FUZZY DATA: While the Federal government’s stimulus-tracking website aims to shame award recipients that don’t file proper paperwork on time, a closer look as revealed that their own information may not be as accurate as they’d have you believe.
By Travis Perry │ Kansas Watchdog
OSAWATOMIE, Kan. — When it was established way back in 2009, Recovery.gov was intended to be a beacon of transparency, keeping tabs on the more than $800 billion in public funds that were pumped into the U.S. economy.
But in the years since, the site has been more of a one-way-mirror than a window into government spending. Last year, Kansas Watchdog reported Recovery.gov was plagued with inaccuracies, misrepresenting the status of hundreds of projects across the Sunflower State. Twelve months later, we’re still seeing more of the same.
Each quarter, the stimulus-tracking website releases its list of non-compliers, targeted at publicly shaming award recipients who fail to file paperwork charting their use of taxpayer dollars. In Kansas, the third quarter of 2013 brought with it a total of six violations spread across five award recipients, the highest the state has ever seen. But as we’ve previously noted, not everything on Recovery.gov is as it seems.
According to the “Wall of Shame,” the Mound City Police Department is marked as a serial offender, listed as having blown off paperwork for three straight quarters. But local officials told Kansas Watchdog that simply isn’t the case.
City clerk Vickie Robinson said not only has the city filed all the paperwork for its nearly $139,000 grant — used to hire an additional law enforcement officer — but the municipality completed the grant in June. They’ve even got the confirmation letter from the U.S. Department of Justice to prove it.

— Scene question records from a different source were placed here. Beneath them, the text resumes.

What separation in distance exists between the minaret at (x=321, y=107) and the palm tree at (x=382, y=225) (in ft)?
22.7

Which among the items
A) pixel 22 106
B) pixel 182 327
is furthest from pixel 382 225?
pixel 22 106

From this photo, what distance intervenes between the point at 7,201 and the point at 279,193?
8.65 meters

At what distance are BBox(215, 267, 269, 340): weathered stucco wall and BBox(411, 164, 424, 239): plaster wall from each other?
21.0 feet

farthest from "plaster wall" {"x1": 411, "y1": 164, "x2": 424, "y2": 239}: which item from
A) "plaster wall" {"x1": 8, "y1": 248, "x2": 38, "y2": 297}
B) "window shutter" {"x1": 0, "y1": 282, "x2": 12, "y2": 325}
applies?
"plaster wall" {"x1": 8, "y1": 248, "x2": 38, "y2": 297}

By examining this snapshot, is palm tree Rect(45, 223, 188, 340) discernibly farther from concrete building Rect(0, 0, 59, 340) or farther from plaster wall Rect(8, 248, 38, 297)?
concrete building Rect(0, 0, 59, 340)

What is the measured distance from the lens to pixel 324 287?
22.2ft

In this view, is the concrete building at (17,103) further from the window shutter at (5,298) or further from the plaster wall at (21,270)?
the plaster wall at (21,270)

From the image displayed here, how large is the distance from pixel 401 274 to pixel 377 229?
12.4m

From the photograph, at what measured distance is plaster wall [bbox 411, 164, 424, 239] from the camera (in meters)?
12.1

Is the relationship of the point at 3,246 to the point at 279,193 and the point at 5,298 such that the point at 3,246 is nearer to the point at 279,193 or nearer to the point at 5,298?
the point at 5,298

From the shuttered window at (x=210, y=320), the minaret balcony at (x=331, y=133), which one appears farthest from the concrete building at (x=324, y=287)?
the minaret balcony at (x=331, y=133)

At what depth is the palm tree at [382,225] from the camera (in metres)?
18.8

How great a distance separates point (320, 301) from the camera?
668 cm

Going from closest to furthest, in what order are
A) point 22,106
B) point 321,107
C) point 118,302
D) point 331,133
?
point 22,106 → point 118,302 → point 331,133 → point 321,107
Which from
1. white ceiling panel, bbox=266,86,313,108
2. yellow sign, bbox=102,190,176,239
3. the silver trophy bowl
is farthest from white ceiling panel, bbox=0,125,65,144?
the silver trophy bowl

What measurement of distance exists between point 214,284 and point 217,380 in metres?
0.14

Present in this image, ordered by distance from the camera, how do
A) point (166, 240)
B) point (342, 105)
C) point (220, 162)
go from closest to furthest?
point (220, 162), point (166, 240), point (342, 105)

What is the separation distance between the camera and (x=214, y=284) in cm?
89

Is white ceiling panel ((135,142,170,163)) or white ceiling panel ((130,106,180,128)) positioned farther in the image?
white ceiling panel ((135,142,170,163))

“I don’t know why it wouldn’t be on their website unless they just haven’t filed that yet, but I know it’s been done,” Robinson said.
Recovery Accountability and Transparency Board spokesperson Nancy DiPaolo said if there’s a problem, it’s not on the federal government’s end.
“We’ve put up there any complete reports, so it looks to me as if they did not put in a final report,” DiPaolo said, noting that award recipients have often been tripped up by the submission process because they’re unfamiliar with federal reporting practices.
“Even though it might show all the dollars are expended and the work is done, until they mark (the report) as final it’s not officially done,” she added.
Such user errors were responsible for at least one other Kansas award recipient landing on the list of non-compliers. Alice Amerin, transportation director with Johnson County Transit, which received grant funding in excess of $10 million, said her agency compiled all the necessary paperwork for the most recent quarter, but simply neglected to click the “submit” button through the federal reporting website.
However, the one thing worse than innocent, if frustrating, inaccuracies on Recovery.gov are the toothless measures for combating willful non-compliance. DiPaolo said the original legislation authorizing the stimulus spending never included any punitive actions for award recipients who consistently failed to report on how they were spending public dollars.
Lawmakers realized this fact months later, she said, but “at that point, nobody really wanted to mess with a bill that was out there.” She added that some early award contracts didn’t include reporting requirements.
The only real recourse the federal government has is to “claw back” funds an agency has determined were used inappropriately.
“Usually when we (the federal government) throw money out there, short of committing a crime it’s hard to get it back,” DiPaolo said. “It was really intended for bigger things.”
Instead, the feds have heavily relied on the power of public humiliation through their quarterly Wall of Shame, which she said has prompted responses and inquiries from individual citizens, members of the media and even state governors. DiPaolo remains confident in this process.
“As a whole, it worked,” she said. “We as oversight officials were concerned and would have preferred there even be some civil remedies, but to be honest with you in the end, (it worked) because it was so transparent and the press did a good job, or people were trying to go do a good thing.”